TASK STATEMENT :: All of the entries below are to be retyped exactly.

SOURCE DATA below:

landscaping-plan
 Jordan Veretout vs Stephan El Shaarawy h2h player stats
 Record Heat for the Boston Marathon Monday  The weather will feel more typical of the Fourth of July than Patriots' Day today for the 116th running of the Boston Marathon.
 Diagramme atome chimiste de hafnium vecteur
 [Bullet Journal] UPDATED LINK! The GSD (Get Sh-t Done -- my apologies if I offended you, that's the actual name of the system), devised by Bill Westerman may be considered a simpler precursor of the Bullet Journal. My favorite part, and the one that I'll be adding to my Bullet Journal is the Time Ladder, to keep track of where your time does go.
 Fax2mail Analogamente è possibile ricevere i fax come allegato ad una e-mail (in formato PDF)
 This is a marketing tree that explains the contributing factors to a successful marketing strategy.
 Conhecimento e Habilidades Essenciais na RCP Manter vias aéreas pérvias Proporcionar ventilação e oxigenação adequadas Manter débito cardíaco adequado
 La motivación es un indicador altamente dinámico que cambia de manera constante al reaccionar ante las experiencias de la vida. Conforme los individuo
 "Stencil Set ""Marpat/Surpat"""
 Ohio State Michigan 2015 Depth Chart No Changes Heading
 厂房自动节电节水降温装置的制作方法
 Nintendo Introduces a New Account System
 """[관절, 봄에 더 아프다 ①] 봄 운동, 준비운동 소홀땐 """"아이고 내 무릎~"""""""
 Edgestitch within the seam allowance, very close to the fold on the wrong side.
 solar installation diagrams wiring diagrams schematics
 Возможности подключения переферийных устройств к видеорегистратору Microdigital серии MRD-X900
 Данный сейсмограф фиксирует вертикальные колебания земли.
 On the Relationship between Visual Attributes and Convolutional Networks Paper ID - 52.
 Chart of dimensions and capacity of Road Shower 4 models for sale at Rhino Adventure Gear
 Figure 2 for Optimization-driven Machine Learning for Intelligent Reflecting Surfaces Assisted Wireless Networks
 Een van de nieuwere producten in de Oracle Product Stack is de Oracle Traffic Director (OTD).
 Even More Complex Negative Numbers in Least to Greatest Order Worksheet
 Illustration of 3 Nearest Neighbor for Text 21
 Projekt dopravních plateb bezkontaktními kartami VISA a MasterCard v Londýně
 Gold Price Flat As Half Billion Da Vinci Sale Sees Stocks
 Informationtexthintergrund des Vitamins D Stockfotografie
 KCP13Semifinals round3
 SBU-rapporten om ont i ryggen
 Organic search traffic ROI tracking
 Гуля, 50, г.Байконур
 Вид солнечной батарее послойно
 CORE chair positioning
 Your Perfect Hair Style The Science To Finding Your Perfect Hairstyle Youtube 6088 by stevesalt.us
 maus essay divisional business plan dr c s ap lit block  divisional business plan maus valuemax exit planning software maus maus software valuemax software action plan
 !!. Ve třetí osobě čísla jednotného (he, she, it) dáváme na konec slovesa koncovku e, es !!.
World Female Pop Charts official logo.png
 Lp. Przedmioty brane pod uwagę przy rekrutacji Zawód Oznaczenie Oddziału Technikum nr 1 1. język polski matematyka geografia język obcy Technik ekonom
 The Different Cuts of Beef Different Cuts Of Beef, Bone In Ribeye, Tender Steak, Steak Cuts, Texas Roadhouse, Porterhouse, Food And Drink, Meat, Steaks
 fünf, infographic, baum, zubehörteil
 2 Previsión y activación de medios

End of SOURCE DATA.

WRITTEN SOLUTION ::
landscaping-plan
 Jordan Veretout vs Stephan El Shaarawy h2h player stats
 Record Heat for the Boston Marathon Monday  The weather will feel more typical of the Fourth of July than Patriots' Day today for the 116th running of the Boston Marathon.
 Diagramme atome chimiste de hafnium vecteur
 [Bullet Journal] UPDATED LINK! The GSD (Get Sh-t Done -- my apologies if I offended you, that's the actual name of the system), devised by Bill Westerman may be considered a simpler precursor of the Bullet Journal. My favorite part, and the one that I'll be adding to my Bullet Journal is the Time Ladder, to keep track of where your time does go.
 Fax2mail Analogamente è possibile ricevere i fax come allegato ad una e-mail (in formato PDF)
 This is a marketing tree that explains the contributing factors to a successful marketing strategy.
 Conhecimento e Habilidades Essenciais na RCP Manter vias aéreas pérvias Proporcionar ventilação e oxigenação adequadas Manter débito cardíaco adequado
 La motivación es un indicador altamente dinámico que cambia de manera constante al reaccionar ante las experiencias de la vida. Conforme los individuo
 "Stencil Set ""Marpat/Surpat"""
 Ohio State Michigan 2015 Depth Chart No Changes Heading
 厂房自动节电节水降温装置的制作方法
 Nintendo Introduces a New Account System
 """[관절, 봄에 더 아프다 ①] 봄 운동, 준비운동 소홀땐 """"아이고 내 무릎~"""""""
 Edgestitch within the seam allowance, very close to the fold on the wrong side.
 solar installation diagrams wiring diagrams schematics
 Возможности подключения переферийных устройств к видеорегистратору Microdigital серии MRD-X900
 Данный сейсмограф фиксирует вертикальные колебания земли.
 On the Relationship between Visual Attributes and Convolutional Networks Paper ID - 52.
 Chart of dimensions and capacity of Road Shower 4 models for sale at Rhino Adventure Gear
 Figure 2 for Optimization-driven Machine Learning for Intelligent Reflecting Surfaces Assisted Wireless Networks
 Een van de nieuwere producten in de Oracle Product Stack is de Oracle Traffic Director (OTD).
 Even More Complex Negative Numbers in Least to Greatest Order Worksheet
 Illustration of 3 Nearest Neighbor for Text 21
 Projekt dopravních plateb bezkontaktními kartami VISA a MasterCard v Londýně
 Gold Price Flat As Half Billion Da Vinci Sale Sees Stocks
 Informationtexthintergrund des Vitamins D Stockfotografie
 KCP13Semifinals round3
 SBU-rapporten om ont i ryggen
 Organic search traffic ROI tracking
 Гуля, 50, г.Байконур
 Вид солнечной батарее послойно
 CORE chair positioning
 Your Perfect Hair Style The Science To Finding Your Perfect Hairstyle Youtube 6088 by stevesalt.us
 maus essay divisional business plan dr c s ap lit block  divisional business plan maus valuemax exit planning software maus maus software valuemax software action plan
 !!. Ve třetí osobě čísla jednotného (he, she, it) dáváme na konec slovesa koncovku e, es !!.
World Female Pop Charts official logo.png
 Lp. Przedmioty brane pod uwagę przy rekrutacji Zawód Oznaczenie Oddziału Technikum nr 1 1. język polski matematyka geografia język obcy Technik ekonom
 The Different Cuts of Beef Different Cuts Of Beef, Bone In Ribeye, Tender Steak, Steak Cuts, Texas Roadhouse, Porterhouse, Food And Drink, Meat, Steaks
 fünf, infographic, baum, zubehörteil
 2 Previsión y activación de medios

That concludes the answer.